The Cornell Council for the Arts (CCA) is looking for potential arts projects that will expand the boundaries of a discipline, foster inter- and multidisciplinary collaborations or cultivate new forms of artistic production.

Artists on campus are encouraged to submit project proposals for 2011-12 CCA grants by Oct. 21. The merit-based grants are available for students, staff and registered student organizations; and for faculty, departments and programs from all disciplines.

Awards for up to 25 student and 15 faculty projects will be announced in November. Awardees will have 12 months to complete and present their work.

"It's my hope to get wider participation from across the university," said CCA Director Stephanie Owens, who stressed CCA's mission "to encourage interdisciplinary projects."

This year's maximum for CCA grants for students, staff members and student organizations is $1,000; faculty and academic units can receive up to $2,500.

The CCA's call for proposals encourages applicants "to use the grant as an opportunity to experiment and to cultivate new forms of artistic production that may be difficult to engage within the traditional classroom setting."

High priority will be given to work that encourages student-faculty and cross-campus collaboration. The grants also will allow faculty "to reach out to creative peers in other disciplines and departments to explore new forms of art, media, design and performance that will have broad effect on the arts community at Cornell," Owens said.

The CCA and the grants program are in a transitional phase for the next two years while the organization implements a new structure, which will focus on organizing and presenting a single collaborative, thematically unified creative project each year that highlights Cornell's interdisciplinary strengths and engages broad participation. The grants program, which previously distributed funding to artists twice a year, is on a streamlined annual cycle for 2011-12 and 2012-13, and also will provide Cornell Cinema and the Herbert F. Johnson Museum of Art with block grants for programming during those two years.

Last October, acting on recommendations from a task force review of the CCA and from conversations with stakeholders, Provost Kent Fuchs committed additional resources from his office to assist CCA with the transition, including continuing the grants program for two more years.Fuchs increased the CCA's annual budget to $225,000 from $175,000, and committed an additional $68,000 a year for two years to support the grant program.
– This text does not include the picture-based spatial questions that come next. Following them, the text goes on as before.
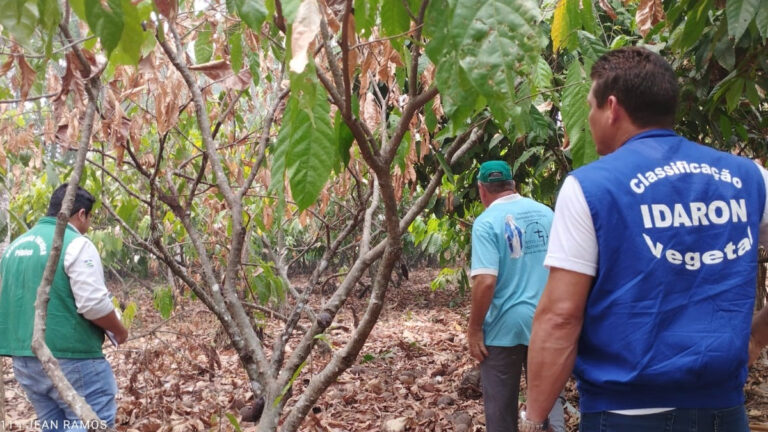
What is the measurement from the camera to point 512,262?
2686 millimetres

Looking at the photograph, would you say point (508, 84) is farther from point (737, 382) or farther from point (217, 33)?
point (217, 33)

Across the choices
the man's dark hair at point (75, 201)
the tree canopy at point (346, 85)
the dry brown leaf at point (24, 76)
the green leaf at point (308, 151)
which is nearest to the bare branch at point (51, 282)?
the tree canopy at point (346, 85)

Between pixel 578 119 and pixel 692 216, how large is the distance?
0.32 m

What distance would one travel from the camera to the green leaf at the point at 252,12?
2.95ft

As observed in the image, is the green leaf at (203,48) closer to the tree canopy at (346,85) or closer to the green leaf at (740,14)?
the tree canopy at (346,85)

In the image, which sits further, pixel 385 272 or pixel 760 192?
pixel 385 272

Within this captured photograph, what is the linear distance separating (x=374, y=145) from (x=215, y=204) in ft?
10.4

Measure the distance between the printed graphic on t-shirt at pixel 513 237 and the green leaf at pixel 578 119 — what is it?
129cm

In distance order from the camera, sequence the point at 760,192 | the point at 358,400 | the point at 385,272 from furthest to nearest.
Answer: the point at 358,400 < the point at 385,272 < the point at 760,192

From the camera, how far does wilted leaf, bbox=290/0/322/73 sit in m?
0.67

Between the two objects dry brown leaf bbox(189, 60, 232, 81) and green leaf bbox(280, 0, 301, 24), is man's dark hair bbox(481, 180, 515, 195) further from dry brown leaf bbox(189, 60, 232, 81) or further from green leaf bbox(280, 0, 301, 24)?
green leaf bbox(280, 0, 301, 24)

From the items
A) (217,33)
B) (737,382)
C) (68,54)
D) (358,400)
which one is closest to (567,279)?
(737,382)

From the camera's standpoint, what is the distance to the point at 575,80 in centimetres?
140

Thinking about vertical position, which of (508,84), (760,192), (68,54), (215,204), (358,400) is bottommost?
(358,400)
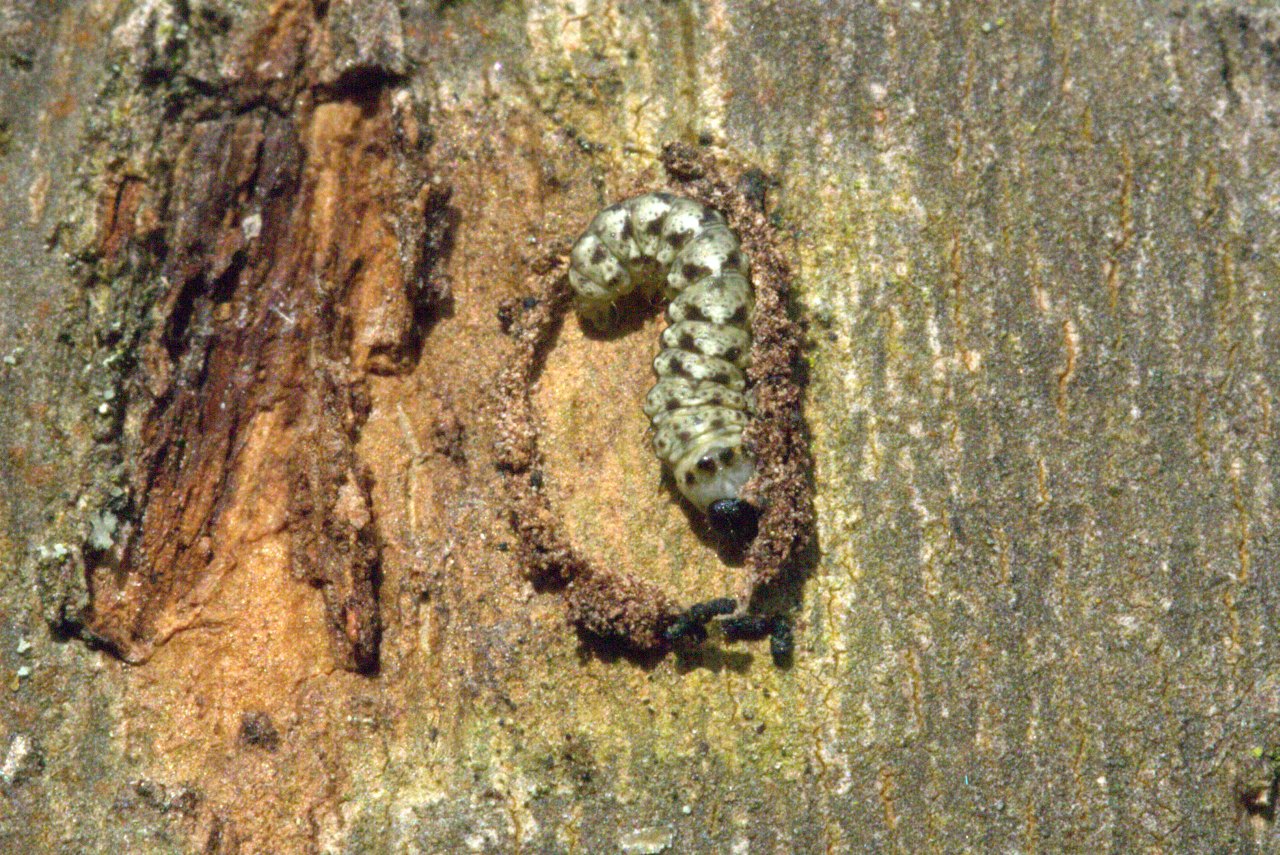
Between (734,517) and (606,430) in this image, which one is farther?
(606,430)

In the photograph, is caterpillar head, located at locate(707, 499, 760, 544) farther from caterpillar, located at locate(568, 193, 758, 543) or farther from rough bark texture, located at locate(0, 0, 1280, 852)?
rough bark texture, located at locate(0, 0, 1280, 852)

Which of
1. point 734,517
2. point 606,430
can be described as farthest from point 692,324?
point 734,517

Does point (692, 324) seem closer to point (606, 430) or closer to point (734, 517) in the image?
point (606, 430)

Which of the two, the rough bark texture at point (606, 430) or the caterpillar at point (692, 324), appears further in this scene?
the caterpillar at point (692, 324)

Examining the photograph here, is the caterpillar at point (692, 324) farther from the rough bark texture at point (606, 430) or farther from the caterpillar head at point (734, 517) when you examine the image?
the rough bark texture at point (606, 430)

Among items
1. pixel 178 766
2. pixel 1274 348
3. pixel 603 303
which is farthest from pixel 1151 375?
pixel 178 766

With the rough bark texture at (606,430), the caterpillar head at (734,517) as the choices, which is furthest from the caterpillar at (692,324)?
the rough bark texture at (606,430)

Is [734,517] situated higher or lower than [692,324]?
lower
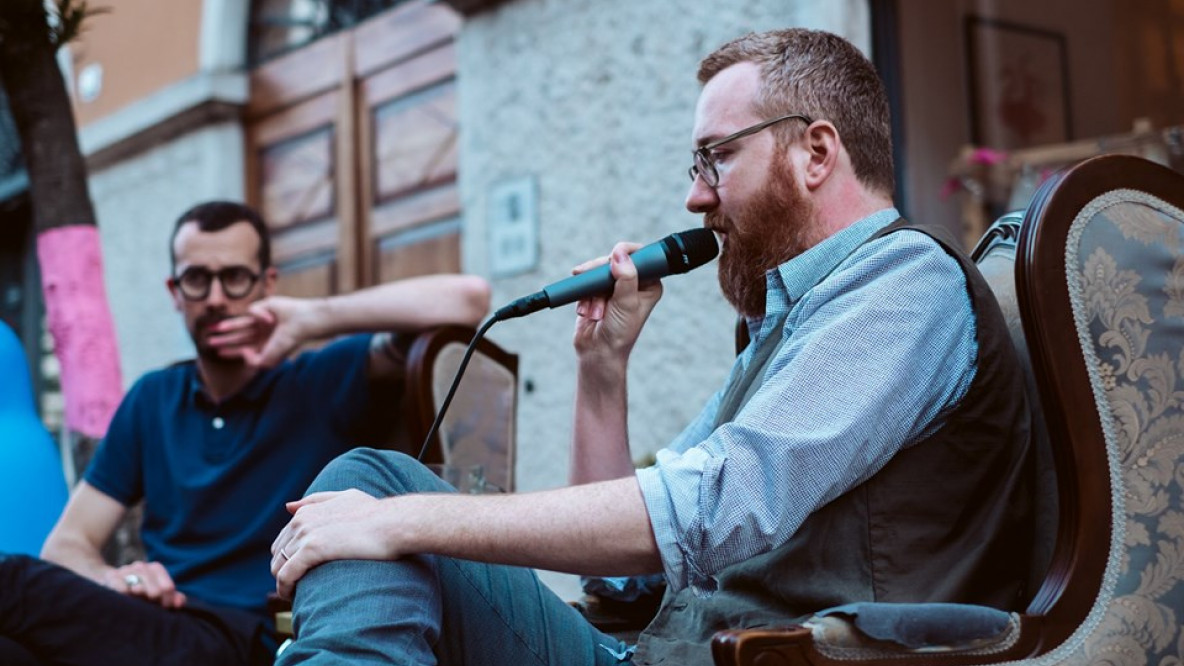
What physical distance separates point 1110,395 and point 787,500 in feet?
1.42

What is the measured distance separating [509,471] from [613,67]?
9.92 feet

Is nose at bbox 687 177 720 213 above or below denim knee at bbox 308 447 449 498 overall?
above

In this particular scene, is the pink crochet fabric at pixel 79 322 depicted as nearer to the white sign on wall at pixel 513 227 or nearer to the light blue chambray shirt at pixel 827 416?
the white sign on wall at pixel 513 227

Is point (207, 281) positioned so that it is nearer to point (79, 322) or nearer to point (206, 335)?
point (206, 335)

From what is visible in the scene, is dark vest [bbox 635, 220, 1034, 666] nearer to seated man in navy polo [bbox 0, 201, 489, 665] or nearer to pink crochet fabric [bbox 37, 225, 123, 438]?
seated man in navy polo [bbox 0, 201, 489, 665]

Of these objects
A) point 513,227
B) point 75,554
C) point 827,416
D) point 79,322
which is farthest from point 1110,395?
point 513,227

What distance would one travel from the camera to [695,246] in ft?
7.20

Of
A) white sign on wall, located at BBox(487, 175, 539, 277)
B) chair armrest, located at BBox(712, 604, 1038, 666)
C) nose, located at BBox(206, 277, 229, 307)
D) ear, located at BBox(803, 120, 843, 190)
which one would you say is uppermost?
white sign on wall, located at BBox(487, 175, 539, 277)

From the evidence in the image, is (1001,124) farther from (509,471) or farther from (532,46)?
(509,471)

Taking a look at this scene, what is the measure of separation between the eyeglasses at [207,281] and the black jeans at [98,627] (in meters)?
0.80

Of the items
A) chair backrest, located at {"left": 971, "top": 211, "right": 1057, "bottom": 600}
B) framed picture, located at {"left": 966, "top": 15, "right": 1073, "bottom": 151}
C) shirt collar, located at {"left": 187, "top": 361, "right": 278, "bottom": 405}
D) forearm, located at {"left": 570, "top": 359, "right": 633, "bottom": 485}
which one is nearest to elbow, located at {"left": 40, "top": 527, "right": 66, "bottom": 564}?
shirt collar, located at {"left": 187, "top": 361, "right": 278, "bottom": 405}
After 2014, the CCA is charged with recruiting participation by the academic units to help fund the grants.

The provost also named Kent Kleinman, dean of the College of Architecture, Art and Planning, as lead dean tasked with steering the transition to a new CCA model.

He and Owens -- a visiting assistant professor of art who was recently appointed to a three-year term as CCA director -- will work with college and department leaders to find a durable model for continued support to individual artists and projects, Kleinman said.

The current streamlined grants program "is an efficient and effective way of distributing precious support in lean times to a broad population of artists," Kleinman said.

"I believe a more distributed model of support will ultimately be the best means of expressing the diversity of artistic approaches and attitudes that already thrive in various departments," Owens said. "Success for the CCA would be its ability to act as the catalyst for bringing these endeavors out of home departments so that a critical dialogue about contemporary art and culture can be part of our shared experience."